Israele, dal canto suo, ha già pagato un caro prezzo per ottenere la liberazione di pochi suoi cittadini tenuti in ostaggio dai terroristi gazani da più di un anno, rilasciati in condizioni pietose, mentre  centinaia di assassini sono stati liberati dalle carceri di Israele e giunti nella Striscia accolti come eroi, hanno ben pensato di farsi riprendere mentre imbracciano nuovamente le armi, circondati da pagliacci in uniforme improvvisamente riapparsi con il “cessate il fuoco” dopo mesi trascorsi rintanati nei rifugi, negando l’evidenza della sconfitta politica e militare che si andava delineando e facendosi scudo della popolazione locale, essa sì, inerme e soggiogata.

Oggi la situazione è però cambiata. La nuova amministrazione USA, sebbene fautrice degli “Accordi di Abramo” di alcuni anni fa, ha cambiato direzione. Si è finalmente compreso come lo Stato di Israele non debba essere abbandonato a se stesso a fronte di una problematica che ha ormai un carattere globale. Solo l’Europa si mostra sorda, illusa di risolvere il problema della forzata convivenza tra un’entità democratica ed una terrorista, quasi necessitasse di una profonda riflessione tesa a sostenere i diritti umani di una sola delle parti.
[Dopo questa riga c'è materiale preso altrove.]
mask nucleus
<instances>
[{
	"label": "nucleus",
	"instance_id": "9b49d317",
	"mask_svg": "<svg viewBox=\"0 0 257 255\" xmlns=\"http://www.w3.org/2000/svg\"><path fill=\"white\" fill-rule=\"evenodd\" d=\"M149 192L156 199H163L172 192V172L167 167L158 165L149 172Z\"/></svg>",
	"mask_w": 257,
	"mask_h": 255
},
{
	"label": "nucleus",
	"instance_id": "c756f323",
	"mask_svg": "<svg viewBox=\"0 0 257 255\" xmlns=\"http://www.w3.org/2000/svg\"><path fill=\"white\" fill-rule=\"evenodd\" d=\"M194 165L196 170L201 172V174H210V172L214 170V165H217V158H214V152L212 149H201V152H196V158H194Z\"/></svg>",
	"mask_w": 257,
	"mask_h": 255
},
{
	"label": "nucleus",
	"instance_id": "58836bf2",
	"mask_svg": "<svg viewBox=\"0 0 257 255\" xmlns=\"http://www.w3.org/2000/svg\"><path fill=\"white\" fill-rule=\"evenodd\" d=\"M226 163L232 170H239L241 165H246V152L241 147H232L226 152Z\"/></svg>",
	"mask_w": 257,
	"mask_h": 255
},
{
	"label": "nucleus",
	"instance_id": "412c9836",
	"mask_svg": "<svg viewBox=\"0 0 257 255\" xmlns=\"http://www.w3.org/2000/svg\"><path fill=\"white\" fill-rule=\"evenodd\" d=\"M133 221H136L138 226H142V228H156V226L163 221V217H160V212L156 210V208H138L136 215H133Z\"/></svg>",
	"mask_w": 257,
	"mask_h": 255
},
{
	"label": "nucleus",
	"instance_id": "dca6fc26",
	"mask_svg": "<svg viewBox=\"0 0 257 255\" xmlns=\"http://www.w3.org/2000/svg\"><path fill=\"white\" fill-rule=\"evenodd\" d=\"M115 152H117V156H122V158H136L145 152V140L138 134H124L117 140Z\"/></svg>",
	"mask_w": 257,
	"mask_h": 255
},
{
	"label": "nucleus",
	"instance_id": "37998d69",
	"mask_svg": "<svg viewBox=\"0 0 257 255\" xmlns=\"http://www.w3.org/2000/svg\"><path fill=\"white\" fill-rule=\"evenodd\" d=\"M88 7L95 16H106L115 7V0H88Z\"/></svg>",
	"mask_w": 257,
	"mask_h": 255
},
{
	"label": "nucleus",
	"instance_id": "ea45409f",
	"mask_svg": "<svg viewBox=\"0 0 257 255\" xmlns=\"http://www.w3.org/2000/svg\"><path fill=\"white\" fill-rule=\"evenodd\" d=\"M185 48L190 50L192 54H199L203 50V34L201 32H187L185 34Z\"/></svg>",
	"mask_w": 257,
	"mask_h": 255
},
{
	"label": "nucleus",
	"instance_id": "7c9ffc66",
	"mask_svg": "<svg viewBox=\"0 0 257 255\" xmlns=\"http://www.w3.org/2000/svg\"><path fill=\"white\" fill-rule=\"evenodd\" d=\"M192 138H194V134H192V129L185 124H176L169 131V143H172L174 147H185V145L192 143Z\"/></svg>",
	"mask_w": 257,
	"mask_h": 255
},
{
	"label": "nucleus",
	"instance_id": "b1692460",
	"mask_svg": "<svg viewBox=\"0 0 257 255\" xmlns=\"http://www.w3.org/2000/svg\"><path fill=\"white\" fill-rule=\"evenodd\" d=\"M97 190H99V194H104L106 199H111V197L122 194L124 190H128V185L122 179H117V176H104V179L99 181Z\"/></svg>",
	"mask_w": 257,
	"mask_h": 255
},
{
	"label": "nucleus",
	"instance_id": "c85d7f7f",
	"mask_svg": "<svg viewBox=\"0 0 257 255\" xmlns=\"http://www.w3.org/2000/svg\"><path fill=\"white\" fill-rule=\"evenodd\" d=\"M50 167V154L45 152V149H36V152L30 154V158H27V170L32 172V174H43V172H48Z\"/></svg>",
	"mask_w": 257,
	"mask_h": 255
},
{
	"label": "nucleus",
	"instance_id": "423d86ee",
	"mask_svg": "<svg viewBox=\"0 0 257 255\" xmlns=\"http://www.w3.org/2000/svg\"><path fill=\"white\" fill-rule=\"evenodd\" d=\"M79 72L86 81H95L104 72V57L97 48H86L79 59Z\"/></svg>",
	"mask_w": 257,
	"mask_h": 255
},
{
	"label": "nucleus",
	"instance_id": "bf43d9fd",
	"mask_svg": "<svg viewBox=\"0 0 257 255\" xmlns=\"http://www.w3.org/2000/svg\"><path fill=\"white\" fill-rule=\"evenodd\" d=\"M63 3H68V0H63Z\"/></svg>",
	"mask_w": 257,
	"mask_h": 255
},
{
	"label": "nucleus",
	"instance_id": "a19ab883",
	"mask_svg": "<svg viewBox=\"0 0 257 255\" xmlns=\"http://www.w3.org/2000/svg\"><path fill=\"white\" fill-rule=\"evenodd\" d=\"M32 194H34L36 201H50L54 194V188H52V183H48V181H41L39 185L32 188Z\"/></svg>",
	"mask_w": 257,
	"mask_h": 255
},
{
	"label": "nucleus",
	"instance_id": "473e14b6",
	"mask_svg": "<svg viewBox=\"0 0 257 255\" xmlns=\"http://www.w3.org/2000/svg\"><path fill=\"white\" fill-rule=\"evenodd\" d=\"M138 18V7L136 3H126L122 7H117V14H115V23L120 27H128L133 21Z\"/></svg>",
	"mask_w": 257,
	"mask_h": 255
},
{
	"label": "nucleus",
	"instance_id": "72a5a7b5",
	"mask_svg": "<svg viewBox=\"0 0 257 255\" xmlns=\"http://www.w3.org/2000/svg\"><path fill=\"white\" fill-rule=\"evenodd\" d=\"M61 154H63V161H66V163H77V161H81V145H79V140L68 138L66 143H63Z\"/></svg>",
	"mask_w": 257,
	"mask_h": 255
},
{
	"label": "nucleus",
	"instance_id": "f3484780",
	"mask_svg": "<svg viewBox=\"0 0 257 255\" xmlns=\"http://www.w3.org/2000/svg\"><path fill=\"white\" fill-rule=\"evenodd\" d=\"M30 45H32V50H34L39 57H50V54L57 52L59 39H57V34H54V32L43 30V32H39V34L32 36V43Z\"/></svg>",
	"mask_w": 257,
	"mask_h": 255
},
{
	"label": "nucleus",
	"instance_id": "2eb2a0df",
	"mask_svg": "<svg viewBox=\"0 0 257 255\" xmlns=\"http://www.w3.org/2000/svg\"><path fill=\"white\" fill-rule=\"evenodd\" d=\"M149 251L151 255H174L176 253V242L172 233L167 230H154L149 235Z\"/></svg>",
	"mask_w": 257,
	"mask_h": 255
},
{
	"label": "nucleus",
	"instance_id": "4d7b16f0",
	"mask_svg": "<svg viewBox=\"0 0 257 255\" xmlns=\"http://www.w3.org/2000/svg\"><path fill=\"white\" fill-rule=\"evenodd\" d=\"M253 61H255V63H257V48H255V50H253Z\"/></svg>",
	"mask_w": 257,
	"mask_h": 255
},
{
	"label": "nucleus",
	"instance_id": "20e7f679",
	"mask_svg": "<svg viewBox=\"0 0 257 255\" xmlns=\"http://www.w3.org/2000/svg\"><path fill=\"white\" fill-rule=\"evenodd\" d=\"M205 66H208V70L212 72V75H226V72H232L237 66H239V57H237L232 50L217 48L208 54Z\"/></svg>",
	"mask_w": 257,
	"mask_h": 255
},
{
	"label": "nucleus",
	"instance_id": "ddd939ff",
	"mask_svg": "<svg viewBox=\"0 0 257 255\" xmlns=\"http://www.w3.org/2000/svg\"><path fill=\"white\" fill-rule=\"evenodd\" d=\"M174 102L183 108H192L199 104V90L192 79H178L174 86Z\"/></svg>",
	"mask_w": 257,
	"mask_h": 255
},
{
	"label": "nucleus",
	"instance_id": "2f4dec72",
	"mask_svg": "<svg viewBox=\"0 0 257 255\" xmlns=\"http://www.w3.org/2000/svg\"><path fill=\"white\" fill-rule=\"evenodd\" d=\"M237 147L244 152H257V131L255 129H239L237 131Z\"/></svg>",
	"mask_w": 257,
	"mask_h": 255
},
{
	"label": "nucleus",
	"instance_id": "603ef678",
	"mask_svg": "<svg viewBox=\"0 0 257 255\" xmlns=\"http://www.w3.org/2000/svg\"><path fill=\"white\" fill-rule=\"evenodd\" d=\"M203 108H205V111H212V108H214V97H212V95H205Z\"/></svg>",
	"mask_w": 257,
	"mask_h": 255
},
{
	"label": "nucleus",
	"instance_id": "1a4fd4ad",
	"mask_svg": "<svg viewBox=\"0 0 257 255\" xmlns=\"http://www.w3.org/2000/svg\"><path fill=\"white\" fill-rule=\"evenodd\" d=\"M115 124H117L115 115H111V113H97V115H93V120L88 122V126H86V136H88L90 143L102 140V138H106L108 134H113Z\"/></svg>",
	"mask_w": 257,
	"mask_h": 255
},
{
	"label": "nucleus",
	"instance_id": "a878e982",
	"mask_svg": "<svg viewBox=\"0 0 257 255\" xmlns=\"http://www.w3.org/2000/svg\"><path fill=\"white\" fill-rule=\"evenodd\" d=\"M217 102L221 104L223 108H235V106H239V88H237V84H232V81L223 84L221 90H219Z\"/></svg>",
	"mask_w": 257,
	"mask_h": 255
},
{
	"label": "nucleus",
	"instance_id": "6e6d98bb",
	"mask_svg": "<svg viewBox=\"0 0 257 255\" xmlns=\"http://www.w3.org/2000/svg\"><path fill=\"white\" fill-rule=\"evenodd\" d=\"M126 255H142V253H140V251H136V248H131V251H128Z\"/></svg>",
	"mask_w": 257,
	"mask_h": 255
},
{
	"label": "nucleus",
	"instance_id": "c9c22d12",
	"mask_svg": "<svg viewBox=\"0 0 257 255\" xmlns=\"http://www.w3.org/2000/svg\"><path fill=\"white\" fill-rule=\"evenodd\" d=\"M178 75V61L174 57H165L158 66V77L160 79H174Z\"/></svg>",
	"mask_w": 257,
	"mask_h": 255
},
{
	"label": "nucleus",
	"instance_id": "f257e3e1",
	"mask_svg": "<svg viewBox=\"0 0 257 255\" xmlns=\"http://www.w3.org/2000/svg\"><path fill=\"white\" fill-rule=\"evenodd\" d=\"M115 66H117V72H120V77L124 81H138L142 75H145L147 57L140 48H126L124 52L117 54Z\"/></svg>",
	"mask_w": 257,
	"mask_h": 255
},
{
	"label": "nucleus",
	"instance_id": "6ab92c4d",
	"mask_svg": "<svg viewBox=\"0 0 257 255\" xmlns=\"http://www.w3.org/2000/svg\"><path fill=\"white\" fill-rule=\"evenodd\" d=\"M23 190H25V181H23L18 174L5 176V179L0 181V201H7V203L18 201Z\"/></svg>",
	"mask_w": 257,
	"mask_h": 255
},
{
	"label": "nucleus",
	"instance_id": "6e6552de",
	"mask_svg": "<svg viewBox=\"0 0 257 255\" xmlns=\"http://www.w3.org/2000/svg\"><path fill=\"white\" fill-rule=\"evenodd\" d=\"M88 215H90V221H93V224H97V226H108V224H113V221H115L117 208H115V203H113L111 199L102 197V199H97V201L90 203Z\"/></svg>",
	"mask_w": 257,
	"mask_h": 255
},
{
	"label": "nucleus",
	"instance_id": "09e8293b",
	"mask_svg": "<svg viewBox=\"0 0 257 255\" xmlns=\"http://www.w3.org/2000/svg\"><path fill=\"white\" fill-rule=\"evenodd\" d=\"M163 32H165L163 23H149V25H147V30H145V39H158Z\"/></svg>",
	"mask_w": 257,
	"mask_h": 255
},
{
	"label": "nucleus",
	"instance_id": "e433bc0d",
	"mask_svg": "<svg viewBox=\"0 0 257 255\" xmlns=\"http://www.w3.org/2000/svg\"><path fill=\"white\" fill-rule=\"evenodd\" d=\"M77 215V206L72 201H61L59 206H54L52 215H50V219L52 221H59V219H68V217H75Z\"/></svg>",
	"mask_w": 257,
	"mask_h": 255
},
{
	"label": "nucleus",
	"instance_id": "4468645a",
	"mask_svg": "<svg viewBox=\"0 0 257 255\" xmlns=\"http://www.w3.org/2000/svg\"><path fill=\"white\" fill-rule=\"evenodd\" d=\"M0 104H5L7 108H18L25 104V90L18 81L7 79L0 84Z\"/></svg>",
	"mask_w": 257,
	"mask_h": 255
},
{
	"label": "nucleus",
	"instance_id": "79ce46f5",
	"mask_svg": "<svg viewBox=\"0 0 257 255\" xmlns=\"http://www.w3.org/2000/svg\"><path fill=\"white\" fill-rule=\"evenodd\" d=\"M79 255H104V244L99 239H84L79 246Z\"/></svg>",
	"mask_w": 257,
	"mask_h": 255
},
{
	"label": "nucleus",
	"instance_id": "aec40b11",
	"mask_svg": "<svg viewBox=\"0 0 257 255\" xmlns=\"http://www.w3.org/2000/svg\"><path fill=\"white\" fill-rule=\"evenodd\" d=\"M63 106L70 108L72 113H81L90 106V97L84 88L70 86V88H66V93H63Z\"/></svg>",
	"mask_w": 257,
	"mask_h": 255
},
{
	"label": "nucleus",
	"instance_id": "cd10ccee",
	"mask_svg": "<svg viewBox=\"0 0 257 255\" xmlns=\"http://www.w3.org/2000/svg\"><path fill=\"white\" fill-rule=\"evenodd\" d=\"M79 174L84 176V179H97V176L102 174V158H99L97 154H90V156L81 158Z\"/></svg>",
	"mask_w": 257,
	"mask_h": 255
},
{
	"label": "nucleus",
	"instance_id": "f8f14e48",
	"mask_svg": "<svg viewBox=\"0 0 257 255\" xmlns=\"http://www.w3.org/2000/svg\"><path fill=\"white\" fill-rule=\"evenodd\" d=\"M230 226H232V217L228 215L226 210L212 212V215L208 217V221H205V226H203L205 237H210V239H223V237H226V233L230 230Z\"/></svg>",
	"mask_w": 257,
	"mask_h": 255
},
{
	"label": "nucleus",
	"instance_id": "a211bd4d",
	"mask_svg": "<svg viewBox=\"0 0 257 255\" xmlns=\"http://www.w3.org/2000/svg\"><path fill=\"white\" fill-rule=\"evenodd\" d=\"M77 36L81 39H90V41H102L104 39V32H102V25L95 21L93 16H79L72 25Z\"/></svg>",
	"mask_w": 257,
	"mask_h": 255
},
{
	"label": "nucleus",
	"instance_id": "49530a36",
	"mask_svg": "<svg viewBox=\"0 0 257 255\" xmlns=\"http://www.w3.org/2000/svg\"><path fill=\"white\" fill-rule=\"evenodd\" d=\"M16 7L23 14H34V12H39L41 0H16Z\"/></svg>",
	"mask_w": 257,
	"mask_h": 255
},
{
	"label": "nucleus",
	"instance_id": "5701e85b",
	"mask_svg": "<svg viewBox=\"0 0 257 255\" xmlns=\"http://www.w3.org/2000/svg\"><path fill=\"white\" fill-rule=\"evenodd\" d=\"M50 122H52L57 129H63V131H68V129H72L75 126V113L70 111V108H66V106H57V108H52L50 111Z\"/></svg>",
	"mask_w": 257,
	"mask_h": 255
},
A tale proposito, ed in conclusione, giova citare Ernesto Galli della Loggia per il suo scritto apparso sulla prima pagina del Corriere della Sera del 12 febbraio dove propone un quesito lampante: “Chi mai accetterebbe di avere come vicino uno stato governato da Hamas? Ad una simile domanda nessuno di noi ha mai pensato di dover rispondere”.